• _Task to complete_: Rewrite the lines as a numbered list, starting with the line containing "Used Mercedes-Benz A-Class" and ending with the line containing "NBA夺冠大热球队爆冷失利，尴尬战绩13胜1负，历史悲剧再现，重建征程已开启！", both included, and skip any blank lines. Leave the pictures out of your answer.

____ Raw data

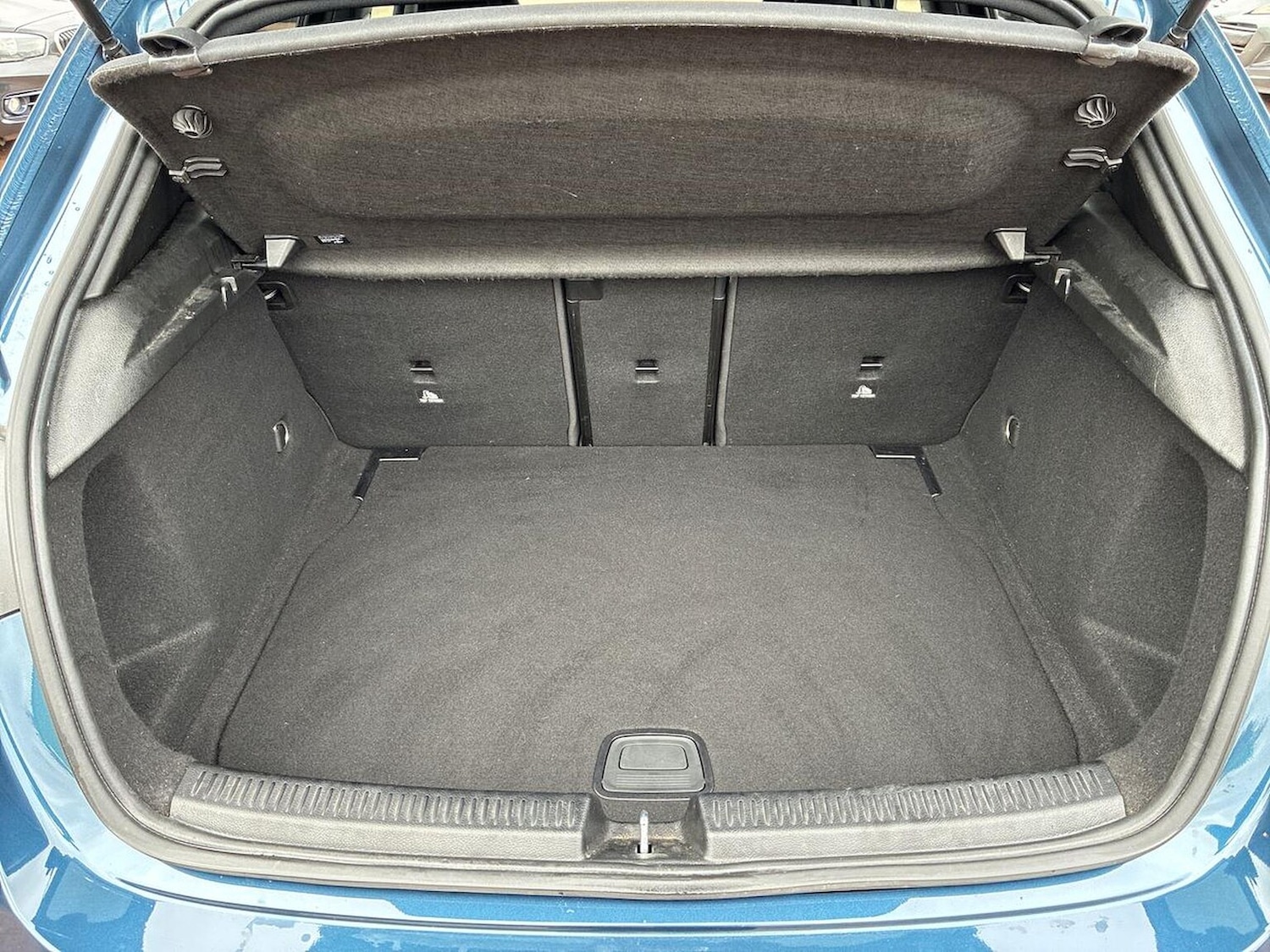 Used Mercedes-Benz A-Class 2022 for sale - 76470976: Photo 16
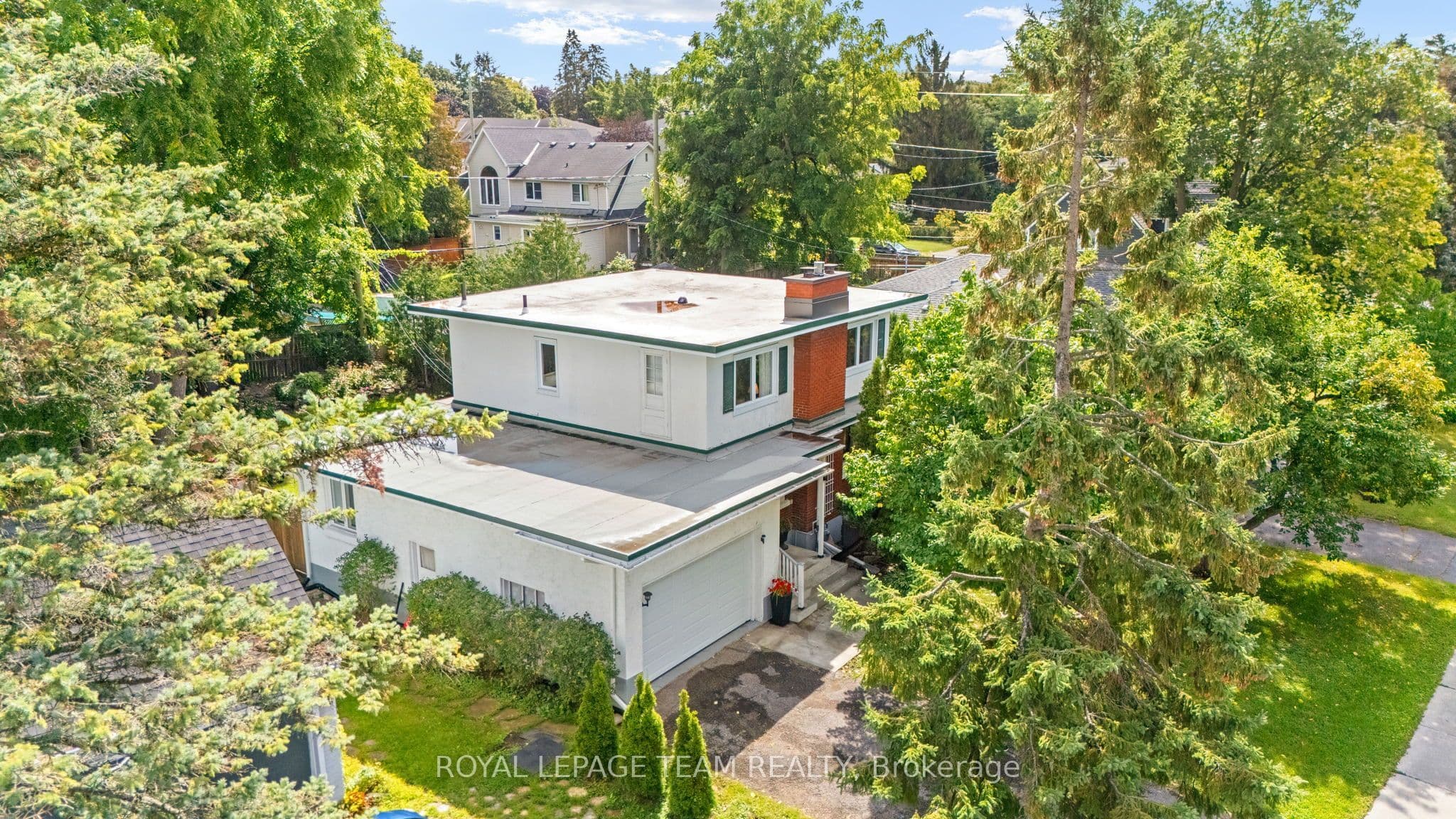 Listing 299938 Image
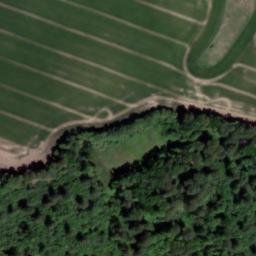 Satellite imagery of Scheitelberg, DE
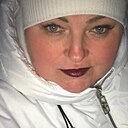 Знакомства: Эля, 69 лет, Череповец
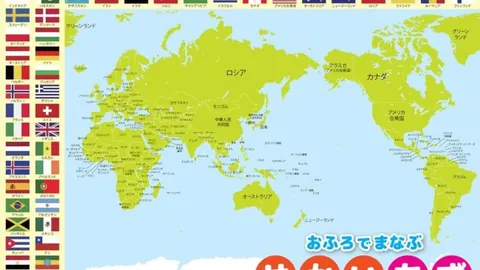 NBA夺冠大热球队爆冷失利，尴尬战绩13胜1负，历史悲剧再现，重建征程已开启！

________
____ Raw data

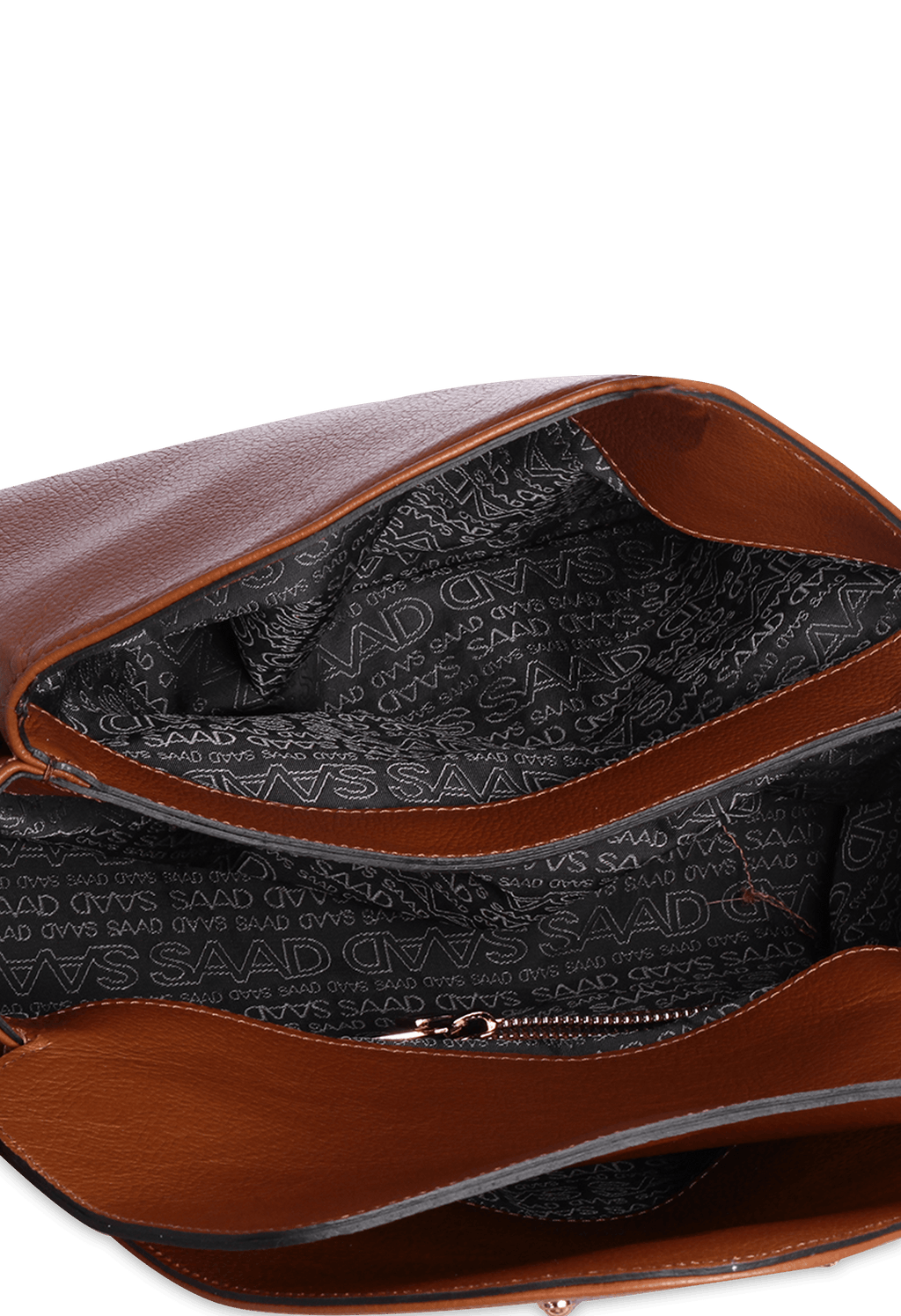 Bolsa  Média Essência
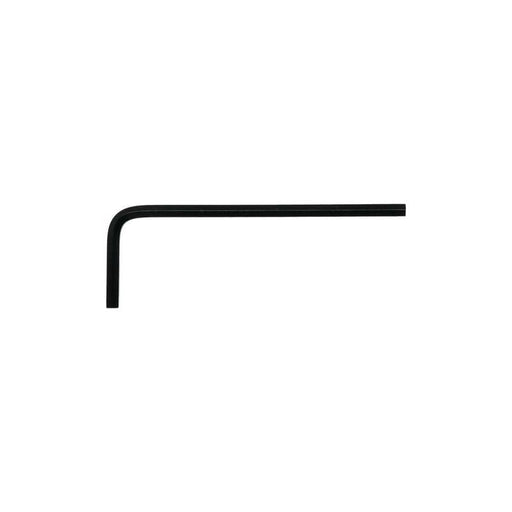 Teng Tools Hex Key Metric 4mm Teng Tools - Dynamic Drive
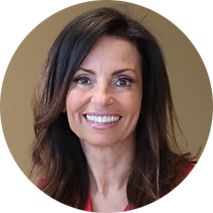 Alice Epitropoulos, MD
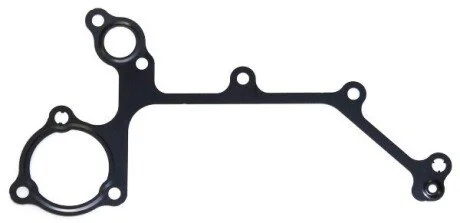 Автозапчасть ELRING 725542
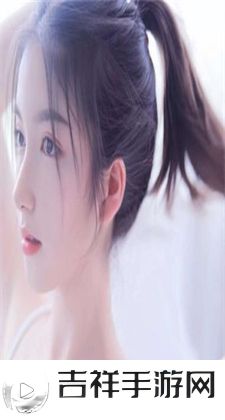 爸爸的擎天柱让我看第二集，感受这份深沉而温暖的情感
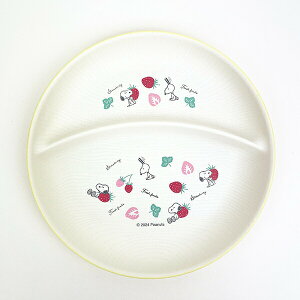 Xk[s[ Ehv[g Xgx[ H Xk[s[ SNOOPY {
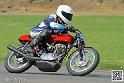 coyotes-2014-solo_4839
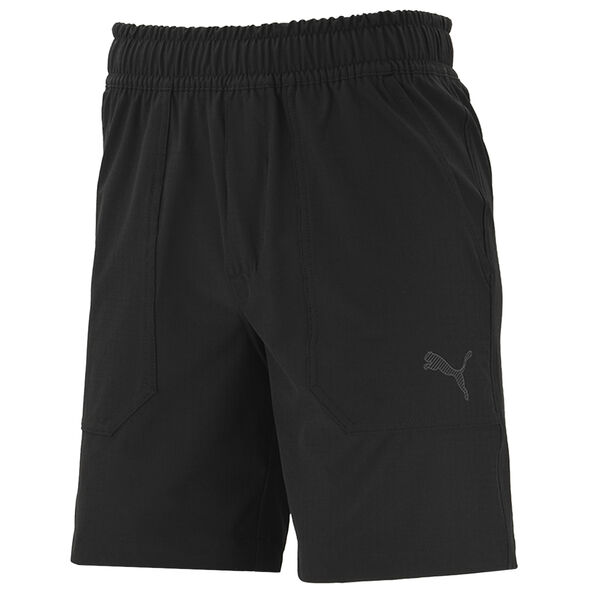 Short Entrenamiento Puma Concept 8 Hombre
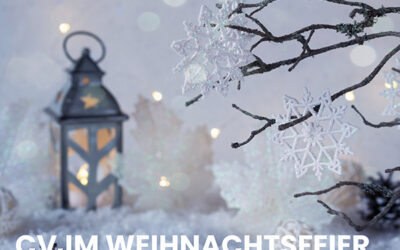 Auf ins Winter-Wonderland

________

• _Completed task_:
1.  Used Mercedes-Benz A-Class 2022 for sale - 76470976: Photo 16
2.  Listing 299938 Image
3.  Satellite imagery of Scheitelberg, DE
4.  Знакомства: Эля, 69 лет, Череповец
5.  NBA夺冠大热球队爆冷失利，尴尬战绩13胜1负，历史悲剧再现，重建征程已开启！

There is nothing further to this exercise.